By Adina Moloman
Sources: Frontera, The Baja Times, San Diego Reader
According to different statistics sources, forty million people cross the border each year between Tijuana and San Diego, and by that San Diego- Tijuana Border Crossing is becoming one of the busiest in the world.
The cities of San Diego and Tijuana share many common economic, cultural, environmental, social and security projects.

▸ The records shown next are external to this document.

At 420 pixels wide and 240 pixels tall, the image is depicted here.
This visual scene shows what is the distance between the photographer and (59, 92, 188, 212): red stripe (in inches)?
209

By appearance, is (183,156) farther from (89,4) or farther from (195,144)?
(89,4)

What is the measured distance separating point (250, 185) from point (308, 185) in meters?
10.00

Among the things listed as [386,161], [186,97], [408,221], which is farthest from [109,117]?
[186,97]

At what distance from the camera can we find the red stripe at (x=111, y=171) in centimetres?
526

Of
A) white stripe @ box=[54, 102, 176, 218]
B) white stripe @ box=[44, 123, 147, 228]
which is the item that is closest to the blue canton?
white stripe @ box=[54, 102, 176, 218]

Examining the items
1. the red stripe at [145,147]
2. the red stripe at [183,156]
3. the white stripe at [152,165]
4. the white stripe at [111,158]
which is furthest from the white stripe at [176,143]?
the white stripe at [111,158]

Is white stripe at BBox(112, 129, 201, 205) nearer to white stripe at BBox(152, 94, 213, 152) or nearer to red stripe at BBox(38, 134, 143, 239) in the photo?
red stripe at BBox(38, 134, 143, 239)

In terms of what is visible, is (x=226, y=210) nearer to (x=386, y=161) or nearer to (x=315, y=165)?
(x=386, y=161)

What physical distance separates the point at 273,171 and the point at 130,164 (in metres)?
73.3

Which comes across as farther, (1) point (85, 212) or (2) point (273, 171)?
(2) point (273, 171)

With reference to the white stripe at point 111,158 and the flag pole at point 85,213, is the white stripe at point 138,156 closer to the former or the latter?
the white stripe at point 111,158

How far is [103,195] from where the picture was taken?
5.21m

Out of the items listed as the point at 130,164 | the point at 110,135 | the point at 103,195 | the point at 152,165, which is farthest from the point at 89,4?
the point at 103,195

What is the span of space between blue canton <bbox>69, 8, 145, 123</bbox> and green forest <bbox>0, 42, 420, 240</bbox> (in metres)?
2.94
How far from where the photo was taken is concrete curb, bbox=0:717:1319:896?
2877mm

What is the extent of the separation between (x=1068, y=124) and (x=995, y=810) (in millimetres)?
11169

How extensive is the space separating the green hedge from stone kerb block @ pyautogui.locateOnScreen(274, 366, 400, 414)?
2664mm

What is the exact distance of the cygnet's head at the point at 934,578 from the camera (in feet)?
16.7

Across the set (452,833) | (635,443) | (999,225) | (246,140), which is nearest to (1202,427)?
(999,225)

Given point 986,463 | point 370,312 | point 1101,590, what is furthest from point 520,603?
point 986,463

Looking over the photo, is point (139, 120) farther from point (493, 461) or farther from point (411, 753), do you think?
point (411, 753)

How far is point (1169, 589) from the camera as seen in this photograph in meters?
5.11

One of this common project is San Ysidro Gateway/Puerto Mexico project which is pretending to transform the border crossing with better customs services and improved access.
San Ysidro Gateway/Puerto Mexico project is a remodeling and expansion project and is considering to be done in three phases: phase one which involves the demolition of the existing port of entry building and expansion of traffic lanes from 24 to 62 and has its dead line in 2012; second phase, which is to start in 2013, according to its original plan involves pedestrian crossing facilities; the third phase which officially was to be completed by 2016 includes the construction of dedicated roadways diverting traffic from I-5 to the El Chaparral station.
So far the border-station construction project is in progress, it appears that in spite of considerate efforts and reunions between US-Mexico officials, there is a lack of bi national coordination and U.S. funds allocated to this project.
Mexican officials announced that they will complete their side of the new border-crossing known as El Chaparral as well as new bridges that will be needed for the transborder traffic by the end of this year, but the US officials are not mentioning the date line of the project of their side of the border.
Due to US budgetary restrictions the only solution found is routing traffic from I-5 using existing surface streets in San Ysidro. Mexican officials considers that this might create huge traffic backups for daily commuters.